» EXERCISE DIRECTIONS
Having read the data, transcribe all of it without deviation.

[RECORD EXCERPTS Boundary: Start]

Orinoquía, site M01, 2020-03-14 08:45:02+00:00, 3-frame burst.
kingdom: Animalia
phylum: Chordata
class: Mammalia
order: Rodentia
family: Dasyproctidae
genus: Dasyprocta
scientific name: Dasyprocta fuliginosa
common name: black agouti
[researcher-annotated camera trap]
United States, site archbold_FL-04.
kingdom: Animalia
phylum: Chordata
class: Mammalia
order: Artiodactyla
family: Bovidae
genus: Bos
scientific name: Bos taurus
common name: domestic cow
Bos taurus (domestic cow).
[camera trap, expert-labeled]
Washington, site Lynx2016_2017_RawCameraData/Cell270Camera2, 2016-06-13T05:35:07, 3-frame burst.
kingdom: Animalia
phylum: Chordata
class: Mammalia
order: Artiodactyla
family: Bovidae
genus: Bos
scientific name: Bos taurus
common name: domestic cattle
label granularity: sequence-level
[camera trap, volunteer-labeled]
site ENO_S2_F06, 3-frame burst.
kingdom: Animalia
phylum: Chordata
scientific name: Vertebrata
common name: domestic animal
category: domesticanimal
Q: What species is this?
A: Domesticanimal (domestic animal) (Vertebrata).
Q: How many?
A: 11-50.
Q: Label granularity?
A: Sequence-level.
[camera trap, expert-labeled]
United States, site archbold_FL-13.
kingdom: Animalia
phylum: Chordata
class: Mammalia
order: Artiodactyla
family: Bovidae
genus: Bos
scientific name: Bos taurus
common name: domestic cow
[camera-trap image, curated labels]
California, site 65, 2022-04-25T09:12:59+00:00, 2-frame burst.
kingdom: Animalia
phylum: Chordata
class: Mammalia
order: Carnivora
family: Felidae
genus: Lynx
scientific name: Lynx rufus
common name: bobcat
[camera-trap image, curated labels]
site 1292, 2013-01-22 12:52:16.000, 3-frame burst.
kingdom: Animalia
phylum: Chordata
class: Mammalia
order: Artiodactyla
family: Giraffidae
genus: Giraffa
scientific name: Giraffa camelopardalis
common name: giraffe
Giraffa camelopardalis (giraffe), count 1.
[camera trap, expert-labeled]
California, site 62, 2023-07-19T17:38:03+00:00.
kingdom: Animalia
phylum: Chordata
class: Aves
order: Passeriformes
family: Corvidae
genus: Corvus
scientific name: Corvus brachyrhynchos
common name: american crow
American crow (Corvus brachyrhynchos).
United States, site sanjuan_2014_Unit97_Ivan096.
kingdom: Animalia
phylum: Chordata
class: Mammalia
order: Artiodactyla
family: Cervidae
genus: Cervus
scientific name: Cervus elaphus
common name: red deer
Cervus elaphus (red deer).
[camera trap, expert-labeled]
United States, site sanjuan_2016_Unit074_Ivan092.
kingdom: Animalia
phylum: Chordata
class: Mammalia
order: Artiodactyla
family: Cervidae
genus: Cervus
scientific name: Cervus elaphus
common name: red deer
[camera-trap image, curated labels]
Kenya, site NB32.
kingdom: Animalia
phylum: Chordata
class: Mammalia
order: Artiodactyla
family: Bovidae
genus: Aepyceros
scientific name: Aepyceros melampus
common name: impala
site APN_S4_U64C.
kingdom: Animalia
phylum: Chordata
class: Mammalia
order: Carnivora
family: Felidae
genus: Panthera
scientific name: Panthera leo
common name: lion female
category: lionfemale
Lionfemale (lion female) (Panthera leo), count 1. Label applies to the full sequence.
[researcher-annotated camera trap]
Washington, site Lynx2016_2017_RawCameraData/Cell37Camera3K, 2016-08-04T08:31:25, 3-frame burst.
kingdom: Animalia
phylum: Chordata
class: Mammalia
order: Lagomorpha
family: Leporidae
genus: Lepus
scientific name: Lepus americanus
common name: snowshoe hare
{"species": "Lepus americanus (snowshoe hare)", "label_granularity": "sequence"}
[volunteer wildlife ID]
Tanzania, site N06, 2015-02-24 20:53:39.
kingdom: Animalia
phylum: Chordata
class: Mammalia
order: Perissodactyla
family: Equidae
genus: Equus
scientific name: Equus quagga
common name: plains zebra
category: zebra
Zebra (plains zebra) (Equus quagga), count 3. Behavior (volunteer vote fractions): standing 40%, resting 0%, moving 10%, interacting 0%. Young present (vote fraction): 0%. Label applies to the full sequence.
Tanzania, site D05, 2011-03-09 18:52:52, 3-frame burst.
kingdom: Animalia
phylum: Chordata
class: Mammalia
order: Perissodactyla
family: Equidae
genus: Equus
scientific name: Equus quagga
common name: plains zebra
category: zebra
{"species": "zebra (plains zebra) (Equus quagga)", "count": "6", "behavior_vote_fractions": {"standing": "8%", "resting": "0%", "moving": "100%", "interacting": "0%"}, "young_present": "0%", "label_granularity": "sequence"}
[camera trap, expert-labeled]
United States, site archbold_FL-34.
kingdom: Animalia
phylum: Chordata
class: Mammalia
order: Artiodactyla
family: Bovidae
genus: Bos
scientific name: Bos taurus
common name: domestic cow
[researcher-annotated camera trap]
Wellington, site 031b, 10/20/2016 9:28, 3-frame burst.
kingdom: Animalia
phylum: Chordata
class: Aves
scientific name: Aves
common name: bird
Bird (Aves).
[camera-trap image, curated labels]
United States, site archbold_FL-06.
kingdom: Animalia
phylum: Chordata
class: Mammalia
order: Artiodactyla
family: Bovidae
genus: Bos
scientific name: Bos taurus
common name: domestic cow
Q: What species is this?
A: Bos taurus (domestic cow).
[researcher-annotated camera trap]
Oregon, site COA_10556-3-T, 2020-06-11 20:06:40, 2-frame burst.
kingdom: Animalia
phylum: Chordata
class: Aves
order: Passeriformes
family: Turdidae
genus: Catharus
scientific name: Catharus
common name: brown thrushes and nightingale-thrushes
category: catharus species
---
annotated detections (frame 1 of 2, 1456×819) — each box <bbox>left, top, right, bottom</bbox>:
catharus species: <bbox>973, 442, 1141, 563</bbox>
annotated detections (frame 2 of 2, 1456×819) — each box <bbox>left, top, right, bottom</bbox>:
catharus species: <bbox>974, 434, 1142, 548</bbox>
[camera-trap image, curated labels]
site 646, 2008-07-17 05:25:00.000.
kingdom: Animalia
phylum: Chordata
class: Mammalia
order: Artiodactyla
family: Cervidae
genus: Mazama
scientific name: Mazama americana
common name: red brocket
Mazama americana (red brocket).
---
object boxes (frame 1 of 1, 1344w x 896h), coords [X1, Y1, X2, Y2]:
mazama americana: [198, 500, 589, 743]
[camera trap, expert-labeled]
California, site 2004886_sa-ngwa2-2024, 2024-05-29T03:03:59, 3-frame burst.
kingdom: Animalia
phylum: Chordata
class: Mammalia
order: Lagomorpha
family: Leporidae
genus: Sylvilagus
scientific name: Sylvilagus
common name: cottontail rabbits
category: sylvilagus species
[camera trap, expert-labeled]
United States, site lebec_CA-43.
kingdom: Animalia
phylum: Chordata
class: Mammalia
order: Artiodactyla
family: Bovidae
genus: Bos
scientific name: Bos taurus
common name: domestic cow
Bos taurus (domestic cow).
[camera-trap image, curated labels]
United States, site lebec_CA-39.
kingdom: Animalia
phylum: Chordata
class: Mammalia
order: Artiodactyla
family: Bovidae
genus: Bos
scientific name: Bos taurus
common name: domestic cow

[RECORD EXCERPTS Boundary: End]

» SOLUTION
Orinoquía, site M01, 2020-03-14 08:45:02+00:00, 3-frame burst.
kingdom: Animalia
phylum: Chordata
class: Mammalia
order: Rodentia
family: Dasyproctidae
genus: Dasyprocta
scientific name: Dasyprocta fuliginosa
common name: black agouti
[researcher-annotated camera trap]
United States, site archbold_FL-04.
kingdom: Animalia
phylum: Chordata
class: Mammalia
order: Artiodactyla
family: Bovidae
genus: Bos
scientific name: Bos taurus
common name: domestic cow
Bos taurus (domestic cow).
[camera trap, expert-labeled]
Washington, site Lynx2016_2017_RawCameraData/Cell270Camera2, 2016-06-13T05:35:07, 3-frame burst.
kingdom: Animalia
phylum: Chordata
class: Mammalia
order: Artiodactyla
family: Bovidae
genus: Bos
scientific name: Bos taurus
common name: domestic cattle
label granularity: sequence-level
[camera trap, volunteer-labeled]
site ENO_S2_F06, 3-frame burst.
kingdom: Animalia
phylum: Chordata
scientific name: Vertebrata
common name: domestic animal
category: domesticanimal
Q: What species is this?
A: Domesticanimal (domestic animal) (Vertebrata).
Q: How many?
A: 11-50.
Q: Label granularity?
A: Sequence-level.
[camera trap, expert-labeled]
United States, site archbold_FL-13.
kingdom: Animalia
phylum: Chordata
class: Mammalia
order: Artiodactyla
family: Bovidae
genus: Bos
scientific name: Bos taurus
common name: domestic cow
[camera-trap image, curated labels]
California, site 65, 2022-04-25T09:12:59+00:00, 2-frame burst.
kingdom: Animalia
phylum: Chordata
class: Mammalia
order: Carnivora
family: Felidae
genus: Lynx
scientific name: Lynx rufus
common name: bobcat
[camera-trap image, curated labels]
site 1292, 2013-01-22 12:52:16.000, 3-frame burst.
kingdom: Animalia
phylum: Chordata
class: Mammalia
order: Artiodactyla
family: Giraffidae
genus: Giraffa
scientific name: Giraffa camelopardalis
common name: giraffe
Giraffa camelopardalis (giraffe), count 1.
[camera trap, expert-labeled]
California, site 62, 2023-07-19T17:38:03+00:00.
kingdom: Animalia
phylum: Chordata
class: Aves
order: Passeriformes
family: Corvidae
genus: Corvus
scientific name: Corvus brachyrhynchos
common name: american crow
American crow (Corvus brachyrhynchos).
United States, site sanjuan_2014_Unit97_Ivan096.
kingdom: Animalia
phylum: Chordata
class: Mammalia
order: Artiodactyla
family: Cervidae
genus: Cervus
scientific name: Cervus elaphus
common name: red deer
Cervus elaphus (red deer).
[camera trap, expert-labeled]
United States, site sanjuan_2016_Unit074_Ivan092.
kingdom: Animalia
phylum: Chordata
class: Mammalia
order: Artiodactyla
family: Cervidae
genus: Cervus
scientific name: Cervus elaphus
common name: red deer
[camera-trap image, curated labels]
Kenya, site NB32.
kingdom: Animalia
phylum: Chordata
class: Mammalia
order: Artiodactyla
family: Bovidae
genus: Aepyceros
scientific name: Aepyceros melampus
common name: impala
site APN_S4_U64C.
kingdom: Animalia
phylum: Chordata
class: Mammalia
order: Carnivora
family: Felidae
genus: Panthera
scientific name: Panthera leo
common name: lion female
category: lionfemale
Lionfemale (lion female) (Panthera leo), count 1. Label applies to the full sequence.
[researcher-annotated camera trap]
Washington, site Lynx2016_2017_RawCameraData/Cell37Camera3K, 2016-08-04T08:31:25, 3-frame burst.
kingdom: Animalia
phylum: Chordata
class: Mammalia
order: Lagomorpha
family: Leporidae
genus: Lepus
scientific name: Lepus americanus
common name: snowshoe hare
{"species": "Lepus americanus (snowshoe hare)", "label_granularity": "sequence"}
[volunteer wildlife ID]
Tanzania, site N06, 2015-02-24 20:53:39.
kingdom: Animalia
phylum: Chordata
class: Mammalia
order: Perissodactyla
family: Equidae
genus: Equus
scientific name: Equus quagga
common name: plains zebra
category: zebra
Zebra (plains zebra) (Equus quagga), count 3. Behavior (volunteer vote fractions): standing 40%, resting 0%, moving 10%, interacting 0%. Young present (vote fraction): 0%. Label applies to the full sequence.
Tanzania, site D05, 2011-03-09 18:52:52, 3-frame burst.
kingdom: Animalia
phylum: Chordata
class: Mammalia
order: Perissodactyla
family: Equidae
genus: Equus
scientific name: Equus quagga
common name: plains zebra
category: zebra
{"species": "zebra (plains zebra) (Equus quagga)", "count": "6", "behavior_vote_fractions": {"standing": "8%", "resting": "0%", "moving": "100%", "interacting": "0%"}, "young_present": "0%", "label_granularity": "sequence"}
[camera trap, expert-labeled]
United States, site archbold_FL-34.
kingdom: Animalia
phylum: Chordata
class: Mammalia
order: Artiodactyla
family: Bovidae
genus: Bos
scientific name: Bos taurus
common name: domestic cow
[researcher-annotated camera trap]
Wellington, site 031b, 10/20/2016 9:28, 3-frame burst.
kingdom: Animalia
phylum: Chordata
class: Aves
scientific name: Aves
common name: bird
Bird (Aves).
[camera-trap image, curated labels]
United States, site archbold_FL-06.
kingdom: Animalia
phylum: Chordata
class: Mammalia
order: Artiodactyla
family: Bovidae
genus: Bos
scientific name: Bos taurus
common name: domestic cow
Q: What species is this?
A: Bos taurus (domestic cow).
[researcher-annotated camera trap]
Oregon, site COA_10556-3-T, 2020-06-11 20:06:40, 2-frame burst.
kingdom: Animalia
phylum: Chordata
class: Aves
order: Passeriformes
family: Turdidae
genus: Catharus
scientific name: Catharus
common name: brown thrushes and nightingale-thrushes
category: catharus species
---
annotated detections (frame 1 of 2, 1456×819) — each box <bbox>left, top, right, bottom</bbox>:
catharus species: <bbox>973, 442, 1141, 563</bbox>
annotated detections (frame 2 of 2, 1456×819) — each box <bbox>left, top, right, bottom</bbox>:
catharus species: <bbox>974, 434, 1142, 548</bbox>
[camera-trap image, curated labels]
site 646, 2008-07-17 05:25:00.000.
kingdom: Animalia
phylum: Chordata
class: Mammalia
order: Artiodactyla
family: Cervidae
genus: Mazama
scientific name: Mazama americana
common name: red brocket
Mazama americana (red brocket).
---
object boxes (frame 1 of 1, 1344w x 896h), coords [X1, Y1, X2, Y2]:
mazama americana: [198, 500, 589, 743]
[camera trap, expert-labeled]
California, site 2004886_sa-ngwa2-2024, 2024-05-29T03:03:59, 3-frame burst.
kingdom: Animalia
phylum: Chordata
class: Mammalia
order: Lagomorpha
family: Leporidae
genus: Sylvilagus
scientific name: Sylvilagus
common name: cottontail rabbits
category: sylvilagus species
[camera trap, expert-labeled]
United States, site lebec_CA-43.
kingdom: Animalia
phylum: Chordata
class: Mammalia
order: Artiodactyla
family: Bovidae
genus: Bos
scientific name: Bos taurus
common name: domestic cow
Bos taurus (domestic cow).
[camera-trap image, curated labels]
United States, site lebec_CA-39.
kingdom: Animalia
phylum: Chordata
class: Mammalia
order: Artiodactyla
family: Bovidae
genus: Bos
scientific name: Bos taurus
common name: domestic cow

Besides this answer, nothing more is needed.